• [Instruction]
Render everything below from the line containing "In your assessment, is" down to the end of the material as a Markdown table with the columns Row and Material line, numbering each line and leaving out blank lines.

*** Input data

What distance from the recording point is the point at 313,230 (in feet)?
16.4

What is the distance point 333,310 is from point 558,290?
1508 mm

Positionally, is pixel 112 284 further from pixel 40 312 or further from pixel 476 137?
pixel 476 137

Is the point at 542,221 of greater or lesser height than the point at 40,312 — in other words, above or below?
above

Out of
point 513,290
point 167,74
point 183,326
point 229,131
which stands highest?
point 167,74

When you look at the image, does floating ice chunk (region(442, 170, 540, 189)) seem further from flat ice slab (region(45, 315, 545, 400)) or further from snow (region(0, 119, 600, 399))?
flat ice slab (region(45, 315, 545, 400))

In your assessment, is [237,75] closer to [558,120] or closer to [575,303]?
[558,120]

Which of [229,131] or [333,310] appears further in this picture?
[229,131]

******

• [Solution below]
| Row | Material line |
|---|---|
| 1 | In your assessment, is [237,75] closer to [558,120] or closer to [575,303]? |
| 2 | [558,120] |
| 3 | Which of [229,131] or [333,310] appears further in this picture? |
| 4 | [229,131] |